Nowadays, minimally invasive spine surgery for spinal tumours is catching up. Smaller tumours which are outside the spinal cord like meningiomas and neurofibromas can be removed through minimally invasive spine surgery techniques. The benefits are shortened hospital stay, less blood loss, less pain and faster recovery.
See video for a Spinal tumour surgery in a minimally invasive fashion for a spinal neurofibroma at L5 level.
What are the complications of Spinal tumour surgery?
Spinal tumour surgery is a complex surgery. Despite the best of facilities and best of surgeons, some complications may not be avoidable. One such complication is infection. Infection is quite rare in primary spine surgeries. Other rare but dreaded complications include increase in neurological deficits like weakness in legs, arms or loss of urinary control. The complications depend a lot on the degree of compression of the spinal cord at time of surgery, surgical technique and site of tumour. Thoracic spine tumour surgery has maximum chances of surgery associated complications because of the smaller diameter of the bony spinal canal and precarious blood supply of the thoracic spinal cord.
How is the recovery after Spinal tumour surgery for Meningiomas and schwannomas?
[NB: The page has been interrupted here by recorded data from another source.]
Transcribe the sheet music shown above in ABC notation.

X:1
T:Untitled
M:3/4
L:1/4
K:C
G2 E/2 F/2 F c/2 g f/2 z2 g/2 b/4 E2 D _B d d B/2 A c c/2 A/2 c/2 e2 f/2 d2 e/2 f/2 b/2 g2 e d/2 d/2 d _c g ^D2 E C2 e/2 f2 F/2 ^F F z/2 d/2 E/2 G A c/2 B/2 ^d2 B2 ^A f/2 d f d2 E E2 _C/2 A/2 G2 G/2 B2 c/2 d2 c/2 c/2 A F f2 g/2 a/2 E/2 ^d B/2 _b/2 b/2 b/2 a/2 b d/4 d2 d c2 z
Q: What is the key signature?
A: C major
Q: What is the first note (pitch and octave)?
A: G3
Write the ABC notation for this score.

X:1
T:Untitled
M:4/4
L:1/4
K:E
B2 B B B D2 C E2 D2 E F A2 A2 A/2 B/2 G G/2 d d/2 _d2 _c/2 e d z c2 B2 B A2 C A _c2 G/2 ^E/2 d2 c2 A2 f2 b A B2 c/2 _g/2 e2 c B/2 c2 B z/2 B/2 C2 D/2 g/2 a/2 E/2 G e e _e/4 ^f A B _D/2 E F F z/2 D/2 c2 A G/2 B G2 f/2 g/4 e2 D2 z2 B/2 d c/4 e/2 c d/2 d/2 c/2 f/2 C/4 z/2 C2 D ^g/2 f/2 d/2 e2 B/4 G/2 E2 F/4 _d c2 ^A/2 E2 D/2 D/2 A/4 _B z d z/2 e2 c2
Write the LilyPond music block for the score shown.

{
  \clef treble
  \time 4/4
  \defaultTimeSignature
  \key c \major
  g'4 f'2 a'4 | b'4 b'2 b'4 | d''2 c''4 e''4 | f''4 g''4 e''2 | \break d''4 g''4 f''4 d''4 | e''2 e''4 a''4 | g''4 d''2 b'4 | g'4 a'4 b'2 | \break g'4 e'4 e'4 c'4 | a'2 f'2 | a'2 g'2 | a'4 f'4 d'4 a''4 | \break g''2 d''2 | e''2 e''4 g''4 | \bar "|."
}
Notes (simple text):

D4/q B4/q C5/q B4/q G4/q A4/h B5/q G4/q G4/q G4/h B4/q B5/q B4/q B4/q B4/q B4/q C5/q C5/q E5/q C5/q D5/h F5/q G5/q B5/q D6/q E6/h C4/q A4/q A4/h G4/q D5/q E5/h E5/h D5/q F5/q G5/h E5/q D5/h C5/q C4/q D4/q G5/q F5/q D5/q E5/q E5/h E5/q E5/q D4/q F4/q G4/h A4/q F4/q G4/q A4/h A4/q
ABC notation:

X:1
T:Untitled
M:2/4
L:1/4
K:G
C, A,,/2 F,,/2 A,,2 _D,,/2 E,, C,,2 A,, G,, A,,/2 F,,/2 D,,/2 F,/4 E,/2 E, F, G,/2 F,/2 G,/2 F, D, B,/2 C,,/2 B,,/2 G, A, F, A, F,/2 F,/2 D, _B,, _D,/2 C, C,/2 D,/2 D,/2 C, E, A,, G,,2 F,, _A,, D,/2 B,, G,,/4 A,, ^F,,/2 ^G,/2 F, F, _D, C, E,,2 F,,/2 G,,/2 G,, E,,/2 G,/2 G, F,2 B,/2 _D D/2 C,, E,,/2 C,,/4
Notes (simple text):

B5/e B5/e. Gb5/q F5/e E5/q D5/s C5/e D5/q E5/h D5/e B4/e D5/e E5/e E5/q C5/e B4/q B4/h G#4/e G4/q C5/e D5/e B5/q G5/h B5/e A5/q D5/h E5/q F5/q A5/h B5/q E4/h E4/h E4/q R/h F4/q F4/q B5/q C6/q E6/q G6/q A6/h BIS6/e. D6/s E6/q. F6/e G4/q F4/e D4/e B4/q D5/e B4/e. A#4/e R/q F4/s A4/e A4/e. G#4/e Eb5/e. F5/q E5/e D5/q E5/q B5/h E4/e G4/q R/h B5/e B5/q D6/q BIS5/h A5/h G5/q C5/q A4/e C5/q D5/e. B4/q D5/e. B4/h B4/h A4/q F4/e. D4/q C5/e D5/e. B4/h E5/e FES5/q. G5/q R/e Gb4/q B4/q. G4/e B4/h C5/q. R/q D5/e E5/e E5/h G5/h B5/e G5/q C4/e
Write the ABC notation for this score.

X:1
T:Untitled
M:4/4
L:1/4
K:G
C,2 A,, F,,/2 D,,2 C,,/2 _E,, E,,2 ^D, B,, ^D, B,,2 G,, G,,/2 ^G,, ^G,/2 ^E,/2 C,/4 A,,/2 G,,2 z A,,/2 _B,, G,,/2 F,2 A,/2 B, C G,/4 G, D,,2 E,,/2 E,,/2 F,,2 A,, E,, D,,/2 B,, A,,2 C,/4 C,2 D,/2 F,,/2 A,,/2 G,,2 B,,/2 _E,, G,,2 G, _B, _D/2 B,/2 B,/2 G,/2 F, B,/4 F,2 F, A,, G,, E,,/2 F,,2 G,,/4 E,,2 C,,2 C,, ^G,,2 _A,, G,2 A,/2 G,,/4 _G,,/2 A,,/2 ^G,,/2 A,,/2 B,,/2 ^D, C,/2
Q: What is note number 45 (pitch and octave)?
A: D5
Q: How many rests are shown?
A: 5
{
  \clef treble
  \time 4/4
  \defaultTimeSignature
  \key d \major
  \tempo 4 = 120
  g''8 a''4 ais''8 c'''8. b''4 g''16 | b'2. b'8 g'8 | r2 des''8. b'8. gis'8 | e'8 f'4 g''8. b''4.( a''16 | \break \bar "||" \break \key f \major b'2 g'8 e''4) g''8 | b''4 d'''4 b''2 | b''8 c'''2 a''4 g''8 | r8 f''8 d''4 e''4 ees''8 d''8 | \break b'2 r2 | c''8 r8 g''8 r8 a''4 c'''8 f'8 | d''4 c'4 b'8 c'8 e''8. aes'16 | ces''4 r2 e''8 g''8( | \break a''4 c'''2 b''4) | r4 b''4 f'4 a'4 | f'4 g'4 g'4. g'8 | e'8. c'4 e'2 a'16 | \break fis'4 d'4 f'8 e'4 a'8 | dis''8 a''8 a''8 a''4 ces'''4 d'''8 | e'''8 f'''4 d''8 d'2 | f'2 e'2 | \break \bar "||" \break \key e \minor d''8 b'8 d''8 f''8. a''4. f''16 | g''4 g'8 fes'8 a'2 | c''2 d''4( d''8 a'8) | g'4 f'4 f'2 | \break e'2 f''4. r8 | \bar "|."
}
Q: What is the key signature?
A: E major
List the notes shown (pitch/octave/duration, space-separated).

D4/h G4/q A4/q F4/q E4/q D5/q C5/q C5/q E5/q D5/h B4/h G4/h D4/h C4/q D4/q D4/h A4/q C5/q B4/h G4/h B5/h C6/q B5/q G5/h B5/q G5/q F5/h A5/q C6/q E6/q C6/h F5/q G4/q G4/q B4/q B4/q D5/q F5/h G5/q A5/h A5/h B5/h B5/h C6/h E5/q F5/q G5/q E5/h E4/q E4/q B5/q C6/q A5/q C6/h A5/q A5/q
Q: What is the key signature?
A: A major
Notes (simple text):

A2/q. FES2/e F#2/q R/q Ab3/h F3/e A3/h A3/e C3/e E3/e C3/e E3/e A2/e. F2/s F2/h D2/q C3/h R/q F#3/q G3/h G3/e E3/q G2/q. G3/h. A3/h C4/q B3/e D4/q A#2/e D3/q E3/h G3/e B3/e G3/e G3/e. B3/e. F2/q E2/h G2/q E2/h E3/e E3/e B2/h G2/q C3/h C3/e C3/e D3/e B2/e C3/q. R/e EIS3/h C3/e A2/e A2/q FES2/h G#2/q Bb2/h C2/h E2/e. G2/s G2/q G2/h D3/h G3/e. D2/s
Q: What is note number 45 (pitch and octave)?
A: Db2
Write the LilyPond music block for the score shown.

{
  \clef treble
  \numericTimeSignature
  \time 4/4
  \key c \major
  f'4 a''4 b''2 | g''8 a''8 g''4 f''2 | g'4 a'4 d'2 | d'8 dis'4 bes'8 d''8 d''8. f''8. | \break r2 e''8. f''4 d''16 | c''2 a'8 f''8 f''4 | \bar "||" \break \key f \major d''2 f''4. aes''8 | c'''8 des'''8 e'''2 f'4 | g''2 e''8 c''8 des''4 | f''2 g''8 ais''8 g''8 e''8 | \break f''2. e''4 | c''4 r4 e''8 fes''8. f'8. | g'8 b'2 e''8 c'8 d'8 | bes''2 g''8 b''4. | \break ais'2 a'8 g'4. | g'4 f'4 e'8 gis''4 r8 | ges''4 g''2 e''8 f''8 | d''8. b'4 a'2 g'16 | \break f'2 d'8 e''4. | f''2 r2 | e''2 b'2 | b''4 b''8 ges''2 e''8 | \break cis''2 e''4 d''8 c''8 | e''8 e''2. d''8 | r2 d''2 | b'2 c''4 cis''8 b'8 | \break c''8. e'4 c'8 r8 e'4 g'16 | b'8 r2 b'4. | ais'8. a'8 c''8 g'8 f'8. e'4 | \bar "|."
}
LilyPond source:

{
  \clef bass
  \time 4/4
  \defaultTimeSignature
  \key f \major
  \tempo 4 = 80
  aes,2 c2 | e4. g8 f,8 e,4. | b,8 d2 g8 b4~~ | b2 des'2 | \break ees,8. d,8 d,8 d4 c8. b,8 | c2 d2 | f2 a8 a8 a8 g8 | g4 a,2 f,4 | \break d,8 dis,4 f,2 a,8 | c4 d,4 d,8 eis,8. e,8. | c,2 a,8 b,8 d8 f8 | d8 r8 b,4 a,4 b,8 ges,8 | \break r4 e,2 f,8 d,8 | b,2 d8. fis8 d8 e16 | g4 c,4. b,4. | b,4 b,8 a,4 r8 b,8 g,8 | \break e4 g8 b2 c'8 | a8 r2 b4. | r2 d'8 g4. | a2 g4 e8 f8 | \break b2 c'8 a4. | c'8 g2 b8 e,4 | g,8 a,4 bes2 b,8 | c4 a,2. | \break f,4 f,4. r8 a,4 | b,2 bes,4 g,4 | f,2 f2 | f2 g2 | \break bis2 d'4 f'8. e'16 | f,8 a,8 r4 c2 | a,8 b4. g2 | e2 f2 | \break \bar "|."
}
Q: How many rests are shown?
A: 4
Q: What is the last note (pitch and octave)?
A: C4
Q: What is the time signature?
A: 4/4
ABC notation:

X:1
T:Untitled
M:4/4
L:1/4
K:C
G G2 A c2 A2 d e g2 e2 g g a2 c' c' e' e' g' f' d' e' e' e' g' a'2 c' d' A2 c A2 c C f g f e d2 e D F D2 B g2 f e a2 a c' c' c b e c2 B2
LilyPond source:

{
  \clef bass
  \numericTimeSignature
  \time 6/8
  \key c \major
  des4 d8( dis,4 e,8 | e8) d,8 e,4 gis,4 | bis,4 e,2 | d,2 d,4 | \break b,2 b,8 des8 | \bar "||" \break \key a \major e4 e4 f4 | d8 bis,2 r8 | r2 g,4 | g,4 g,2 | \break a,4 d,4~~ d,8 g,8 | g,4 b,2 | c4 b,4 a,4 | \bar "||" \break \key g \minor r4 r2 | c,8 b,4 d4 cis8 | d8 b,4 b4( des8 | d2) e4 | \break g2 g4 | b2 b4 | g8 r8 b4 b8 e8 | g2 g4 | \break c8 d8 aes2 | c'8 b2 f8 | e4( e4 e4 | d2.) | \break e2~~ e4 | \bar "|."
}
Recovery time depends upon a lot of factors like the functional status of the patient before the surgery and degree of weakness.
In patients with mild to moderate deficits, recovery starts from day one of the surgery as most patients start feeling better. Feelings of heaviness and stiffness are the first to improve. Improvement in the power of muscles takes longer, and so do sensory symptoms. Pain associated with such tumours goes away and pain from the surgery scar goes in a couple of weeks.
In patients with very severe deficits, or who are bedridden before the surgery, recovery may be significantly prolonged.